* **Job a**: In the records below, reproduce the lines from the start of the records through the line containing "Lenox Butterfly Meadow", including both ends. Leave out the pictures.

* **Selected excerpt**:

[Start of section]

If you ever took an introductory course in statistics or attempted to read a publication in a scientific journal, you know what p-values are. Оr at least you’ve seen them. Most of the time they appear in the “results” section of a paper, attached to claims that need verification. For example:

- “Ratings of the target person’s ‘dating desirability’ showed the predicted effect of prior stimuli, […], p < 002.”

The stuff in the square brackets is usually other relevant statistics, such as the mean difference between experimental groups. If the p-value is below a certain threshold, the result is labeled “statistically significant” and otherwise it’s labeled “not significant”. But what does that mean? What is the result significant for? And for whom? What does all that say about the credibility of the claim preceded by the p-value?

There are common misinterpretations of p-values and the related concept of “statistical significance”. In this post, I’m going to properly define both concepts and show the intuition behind their correct interpretation.

If you don’t have much experience with probabilities, I suggest you take a look at the introductory sections of my post about Bayes’ theorem, where I also introduce some basic probability theory concepts and notation.

[End of section]

* **Job b**: In the text on p-values, what label does a result receive when its p-value falls below a certain threshold?

(Stored items from a collection)
[Start of section]

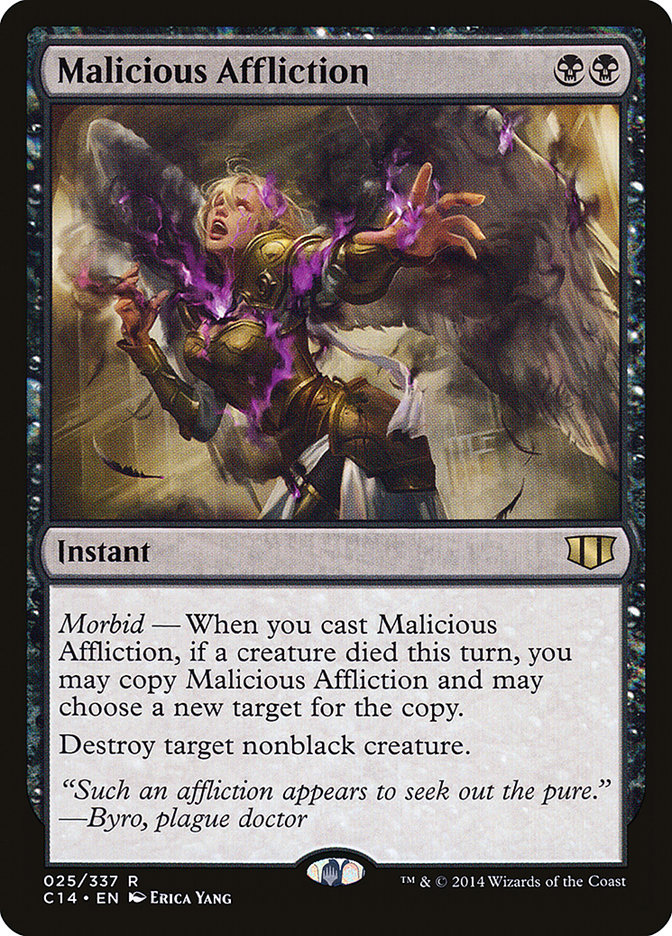Affliction malveillante [Commander 2014]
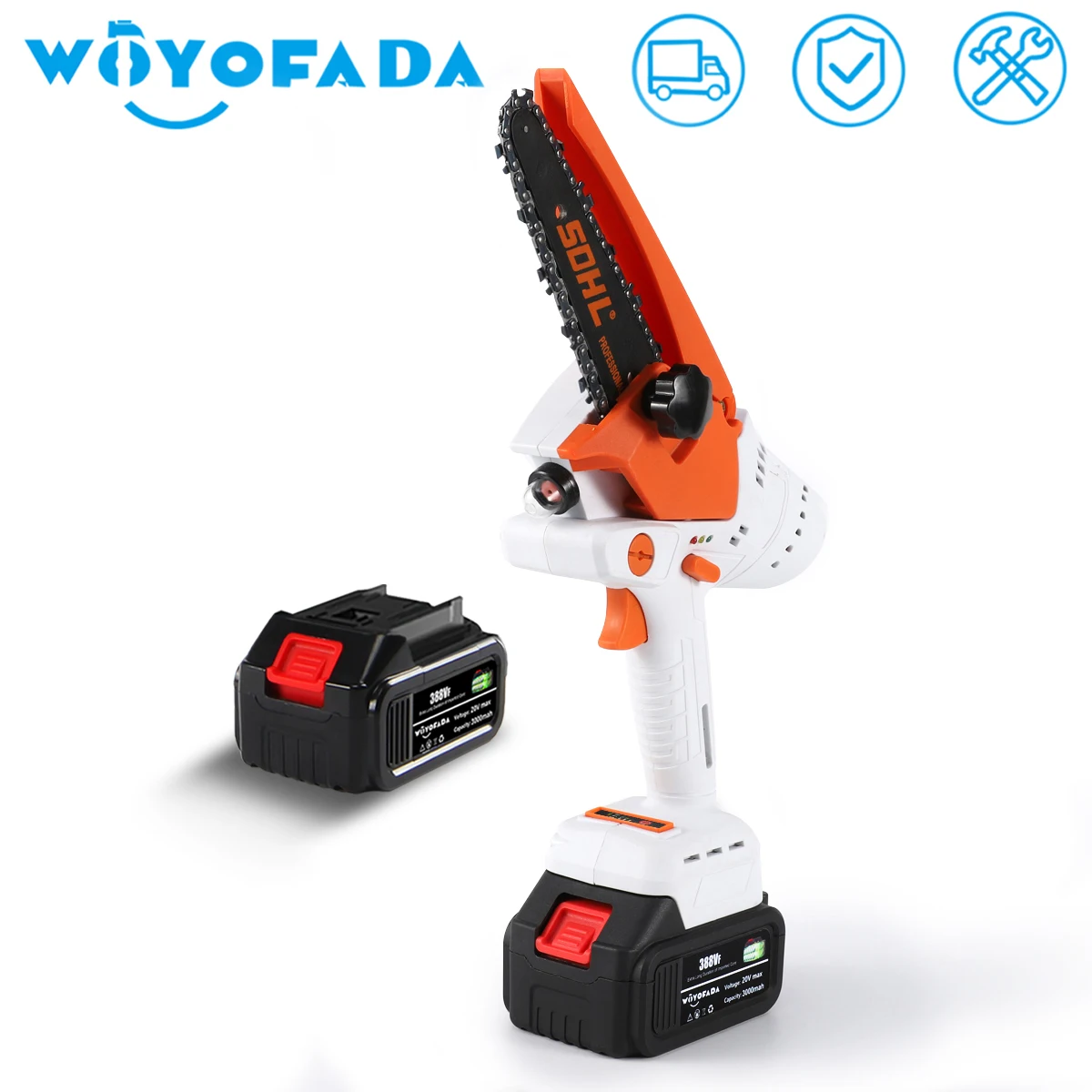 

6 Inch Handheld Electric Saw with Indicator Makita 18V Battery Portable Mini Pruning Chainsaw Garden Woodworking Cutting Tools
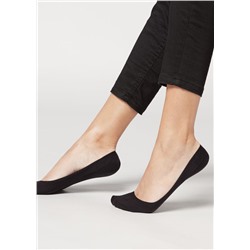 Unsichtbare Damen-Baumwollsocken mit Silikon an den Rändern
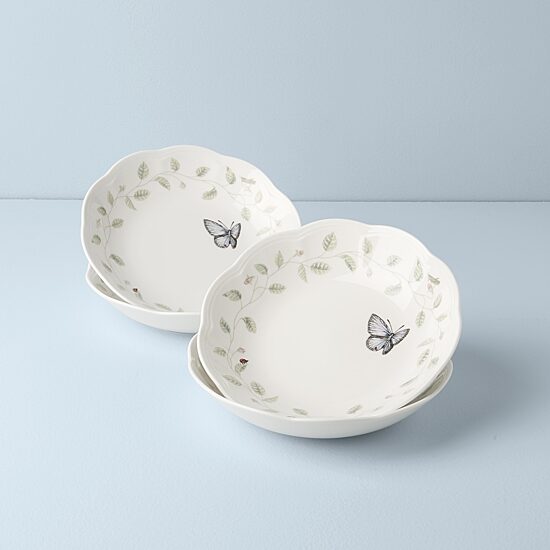 Lenox Butterfly Meadow 4-pc. Porcelain Pasta Bowl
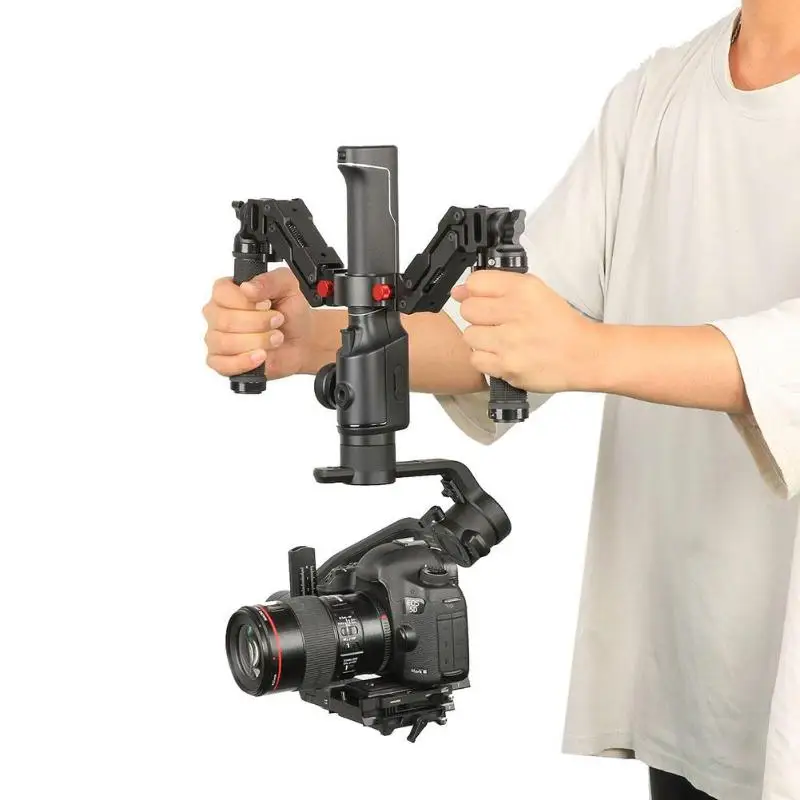 

ALLOET Z Axis Spring Shockproof Dual Handle Flexiable Damping Detachable Grip Gimbal Stabilizer for Ronins Moza Air 2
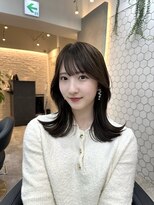 ヴィオットバイサロン(Viot by Salon)&nbsp;前髪あり髪質改善姫カットセミディカールシアーカラー縮毛矯正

[End of section]

* **Written response a**:
Affliction malveillante [Commander 2014]

6 Inch Handheld Electric Saw with Indicator Makita 18V Battery Portable Mini Pruning Chainsaw Garden Woodworking Cutting Tools
 Unsichtbare Damen-Baumwollsocken mit Silikon an den Rändern
 Lenox Butterfly Meadow 4-pc. Porcelain Pasta Bowl

* **Written response b**: It is labeled "statistically significant."